#openstack-meeting log

19:01:11 <clarkb> #startmeeting infra
19:01:12 <openstack> Meeting started Tue Aug 20 19:01:11 2019 UTC and is due to finish in 60 minutes.  The chair is clarkb. Information about MeetBot at http://wiki.debian.org/MeetBot.
19:01:12 <ianw> o/
19:01:13 <openstack> Useful Commands: #action #agreed #help #info #idea #link #topic #startvote.
19:01:15 <openstack> The meeting name has been set to 'infra'
19:01:20 <clarkb> #link http://lists.openstack.org/pipermail/openstack-infra/2019-August/006452.html Our Agenda
19:01:41 <clarkb> thank you ianw for running the meeting last week
19:02:07 <clarkb> #topic Announcements
19:02:31 <clarkb> This wasn't on the agenda but you have a handful of hours left to vote on the openstack U naming poll if you would like to do so before it ends
19:03:06 <clarkb> #topic Actions from last meeting
19:03:12 <clarkb> #link http://eavesdrop.openstack.org/meetings/infra/2019/infra.2019-08-13-19.01.txt minutes from last meeting
19:03:32 <clarkb> I didn't see any actions in the meeting notes
19:03:39 <clarkb> ianw: ^ anything to point out here before we move on?
19:03:56 <ianw> no it was fairly quiet
19:04:22 <clarkb> #topic Priority Efforts
19:04:34 <clarkb> #topic OpenDev
19:04:54 <clarkb> I've made some minor progress on having gitea timeout requests.

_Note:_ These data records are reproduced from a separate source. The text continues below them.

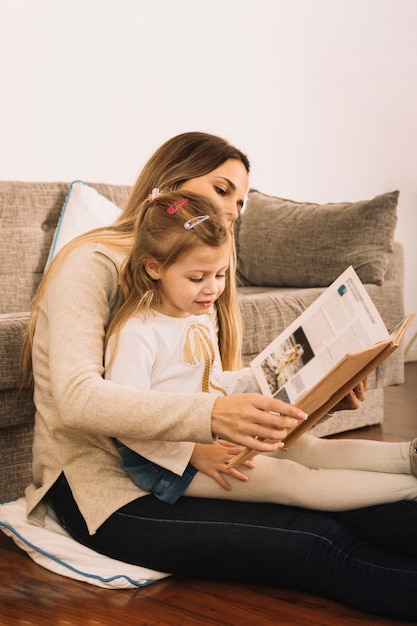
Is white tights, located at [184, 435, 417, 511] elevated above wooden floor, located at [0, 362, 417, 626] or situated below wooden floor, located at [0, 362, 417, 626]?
above

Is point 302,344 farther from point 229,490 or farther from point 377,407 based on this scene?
point 377,407

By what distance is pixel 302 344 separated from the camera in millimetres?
1430

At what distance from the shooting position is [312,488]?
153 centimetres

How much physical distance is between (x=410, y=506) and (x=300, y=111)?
112 inches

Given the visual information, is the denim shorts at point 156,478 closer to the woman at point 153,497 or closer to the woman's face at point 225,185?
the woman at point 153,497

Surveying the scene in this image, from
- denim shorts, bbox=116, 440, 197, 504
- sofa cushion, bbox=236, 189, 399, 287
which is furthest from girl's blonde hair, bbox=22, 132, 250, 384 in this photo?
sofa cushion, bbox=236, 189, 399, 287

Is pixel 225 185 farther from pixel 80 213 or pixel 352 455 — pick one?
pixel 80 213

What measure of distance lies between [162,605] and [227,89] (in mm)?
2672

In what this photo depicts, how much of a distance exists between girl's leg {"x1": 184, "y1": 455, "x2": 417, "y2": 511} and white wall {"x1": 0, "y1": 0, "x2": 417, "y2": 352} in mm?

19:05:00 <clarkb> #link https://github.com/cboylan/gitea/commit/d11d4dab34f769f3ba4589bb938a2dbd09ff8b3a
19:05:34 <clarkb> It turns out that gitea's http framework is not directly compatible with golang's http lib beacuse they use a context type that doesn't conform to the standard
19:05:55 <clarkb> They do drag along the underlying http stdlib request's context though so we can update that and get it to do things
19:06:44 <corvus> oh "neat"
19:06:47 <clarkb> However the http.TimeoutHandler is a bit more robust than what I have there and I'm not sure how much of that I can replicate within the macaron framework so this might get clunky (probably largely due to my lack of go knowledge)

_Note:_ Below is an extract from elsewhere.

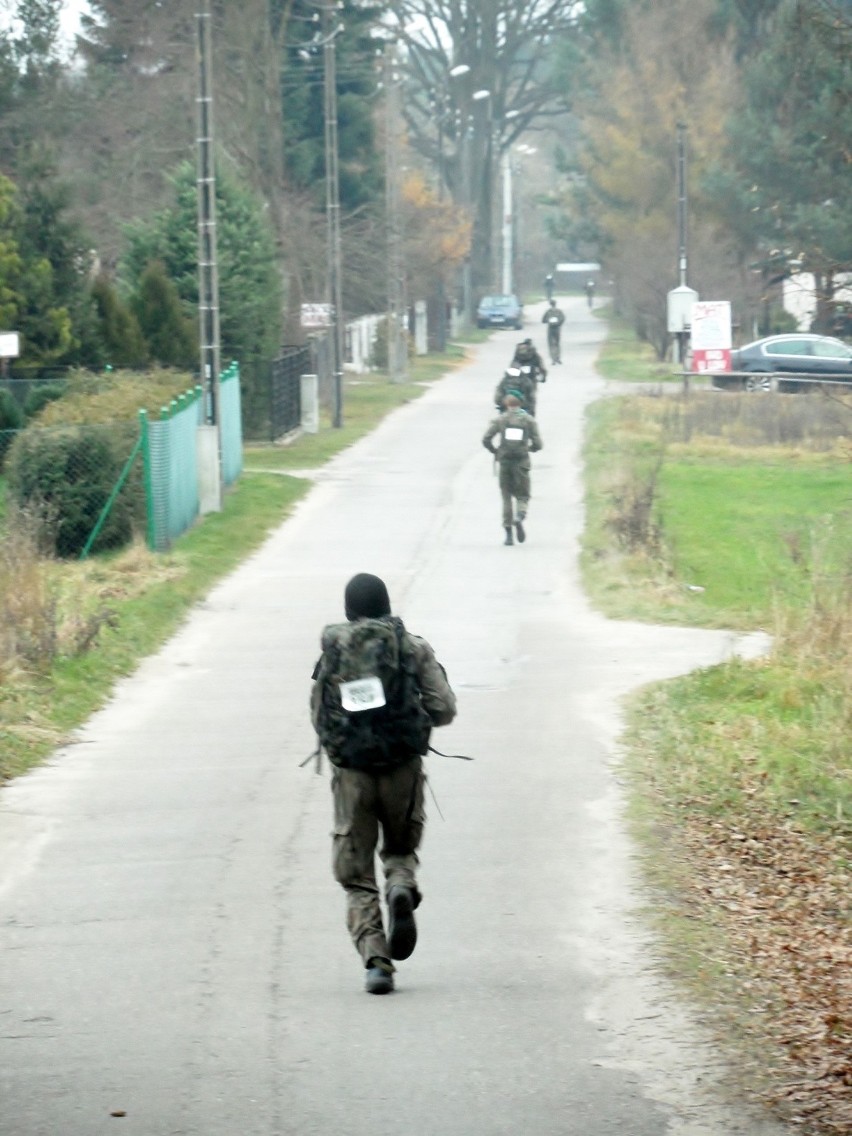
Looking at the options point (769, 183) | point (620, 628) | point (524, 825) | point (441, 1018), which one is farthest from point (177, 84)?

19:07:21 <clarkb> in any case that now builds and seems to work in the job we have. Next I need to exercise that it times out long requests as expected
19:07:41 * diablo_rojo sneaks in late
19:08:07 <clarkb> corvus: ya my understanding of the correct way to implement that is to have a context type that implements the standard interface while adding the bits you want in addition to that
19:08:20 <clarkb> corvus: then you can use stdlib handlers like the timeout handler but also track application specific info
19:08:42 <clarkb> instead they track the request as an attribute of the context object and that request object has the standard matching context object
19:09:50 <clarkb> I was also thinking that I might want to file an issue with them and share what I have so far and see if they can point me in a better direction if one exists
19:10:33 <clarkb> any other opendev specific items to talk about before we move on?
19:10:47 <fungi> too bad github doesn't have a "wip" flag for pull requests
19:11:29 <corvus> the gitea folks use [wip] in the summary (much like we do)
19:11:35 <fungi> ahh, heh
19:12:08 <fungi> then yeah, seeking their input with what you already have sounds like a great option
19:14:24 <clarkb> #topic Update Config Management
19:15:04 <clarkb> corvus: should we talk about the intermediate registry here?
19:15:20 <clarkb> aiui the swift backend for the intermediate docker registry loses blobs
19:15:35 <clarkb> and then our jobs that rely on working docker images fail because tehy can't get the layer(s) they need
19:15:49 <corvus> oh yeah
19:16:06 <corvus> we're seeing this even in moderate use of the intermediate registry
19:16:16 <corvus> especially if there's a patch series
19:16:29 <corvus> (it could be happening with image promotion too, we may just not notice as much)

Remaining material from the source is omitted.